(SOURCE TEXT Opens)

Courts Shouldn’t Shut Out Cases On Mere Technicalities, Can’t Let Party Suffer Due To Fault Committed By Their Counsel: Supreme Court

Tulip Kanth
|
21 Dec 2024 12:15 PM IST

The Supreme Court reiterated that the Courts should not shut out cases on mere technicalities but rather afford an opportunity to both sides and thrash out the matter on merits. Further, it cannot let the party suffer due to negligence or fault committed by their counsel.

The Apex Court was considering an Appeal challenging the final judgement of the Allahabad High Court dismissing the Writ Petition and upholding the order of the District Judge. The High Court had effectively dismissed the restoration application, confirming the ex parte decree passed in favor of the Respondent.

The Division Bench comprising Justice Vikram Nath and Justice Prasanna B. Varale asserted, “The High Court has erred in taking a hyper technical view and concluding that there was violation of mandatory provision of law. Endorsing such a view would effectively mean ignoring the purpose of judicial procedure. The procedure cannot stand in the way of achieving a just and fair outcome. In the present case, the Appellant acted bona fide and diligently. His conduct does not violate any rule of law.”

AOR Nikhil Jain represented the Appellants while AOR Krishna Ballabh Thakur represented the Respondent.

The Respondent-Plaintiff Prithviraj Singh had instituted a civil suit seeking declaration of a sale deed as null and void on the ground of fraud played by the Appellant-defendant. The Plaintiff averred that his grandfather was a bhumidhar with transferable rights of two agricultural plots. In the name of providing treatment, Appellant-defendant Dwarika Prasad took the plaintiff’s grandfather and got a sale deed executed by his grandfather by way of fraud in his favour. The Court of First Additional Munsif decreed the suit ex parte and declared the sale deed in question to be void and unenforceable.

(SOURCE TEXT Closes)
(THE DATA Opens)

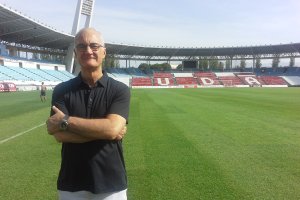 Ripoll, jefe de los servicios médicos del Almería.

(THE DATA Closes)

▸ **TASK LIST**:
1. Print the passage of the Supreme Court article that opens with the words containing "The Supreme Court" and closes with "of the Respondent.".
2. Continue the article on the Supreme Court ruling from the point where it stops.

▸ **ANSWERS GIVEN**:
1.
The Supreme Court reiterated that the Courts should not shut out cases on mere technicalities but rather afford an opportunity to both sides and thrash out the matter on merits. Further, it cannot let the party suffer due to negligence or fault committed by their counsel.

The Apex Court was considering an Appeal challenging the final judgement of the Allahabad High Court dismissing the Writ Petition and upholding the order of the District Judge. The High Court had effectively dismissed the restoration application, confirming the ex parte decree passed in favor of the Respondent.

2.
The Appellant-defendant filed restoration application under Order IX Rule 13 and Section 151 of CPC stating that he was uneducated and an old aged person unable to understand Court proceedings. He had put full faith in his previous counsel Shri Ramgopal Singh. However, the Respondent and his brothers publicly said to the Appellant that they have got the sale deed cancelled and have also got the name of the Appellant removed. The Appellant then appointed Ashok Kumar Verma as his counsel who found the copy of the ex parte decree and this is how the restoration application came to be filed. It was the appellant’s case that his previous counsel played fraud over him as he conspired with Respondent.

The Trial Court allowed the restoration application and set aside the ex parte decree. However, the Respondent’s Revision under section 115 of CPC against the order of the Trial Court claiming that the restoration application was time barred and the Appellant had knowledge of ex parte decree since beginning, was allowed. The High Court confirmed this view. Aggrieved thereby, the appellant approached the Apex Court.

At the outset, the Bench said, “We are of the opinion that the High Court has erred in upholding the order of the Additional District Judge. The Trial Court had rightly allowed the restoration application filed by the Appellant under Order IX Rule 13 of CPC. It is well settled that Courts should not shut out cases on mere technicalities but rather afford opportunity to both sides and thrash out the matter on merits. Further, we cannot let the party suffer due to negligent or fault committed by their counsel.”

The Bench observed that in the present case, the appellant trusted his counsel to manage the suit proceedings. However, he was not made aware of the ex-parte decree by his previous counsel. It was only after the appointment of the new counsel, the appellant got to know about the exparte decree. “Therefore, the Additional Sessions Judge ought not to have exercised the revisional jurisdiction in interfering with the order of the Trial Court where it had exercised its discretion in setting aside the ex-parte decree for justifiable reasons accepting the reasons given by the defendant-appellant”, it said.

Noting that there was no need to file a separate application for condonation of delay in the present case as well, the Bench held that the High Court had erred in taking a hyper technical view. As per the Bench, the appellant did act bona fide and diligently.

Thus, allowing the appeal, the Bench set aside the impugned order passed by High Court and restored that of the Trial Court. It also directed, “The Trial Court to proceed with O.S. No.81 of 1988 in accordance with law. As the suit is an old one, we further direct the Trial Court to expedite hearing of the suit and make an endeavour to decide the same within a year.”

Cause Title: Dwarika Prasad (D) Thr.Lrs. v. Prithvi Raj Singh (Neutral Citation: 2024 INSC 1030)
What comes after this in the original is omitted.